Exercise objective - Copy out everything from the line containing "In this captured" down to the last of the records below, with "wall sconce light" changed to "wall lamp" and nothing else altered.

Records
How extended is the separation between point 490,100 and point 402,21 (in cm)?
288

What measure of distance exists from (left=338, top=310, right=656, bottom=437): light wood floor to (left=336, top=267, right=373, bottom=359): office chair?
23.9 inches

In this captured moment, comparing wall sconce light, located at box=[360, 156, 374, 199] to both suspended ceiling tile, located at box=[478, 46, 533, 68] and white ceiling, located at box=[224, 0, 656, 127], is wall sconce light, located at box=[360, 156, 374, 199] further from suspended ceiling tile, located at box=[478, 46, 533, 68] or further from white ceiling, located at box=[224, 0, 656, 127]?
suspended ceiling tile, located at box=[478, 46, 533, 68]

Solution to this task -
In this captured moment, comparing wall lamp, located at box=[360, 156, 374, 199] to both suspended ceiling tile, located at box=[478, 46, 533, 68] and white ceiling, located at box=[224, 0, 656, 127], is wall lamp, located at box=[360, 156, 374, 199] further from suspended ceiling tile, located at box=[478, 46, 533, 68] or further from white ceiling, located at box=[224, 0, 656, 127]?
suspended ceiling tile, located at box=[478, 46, 533, 68]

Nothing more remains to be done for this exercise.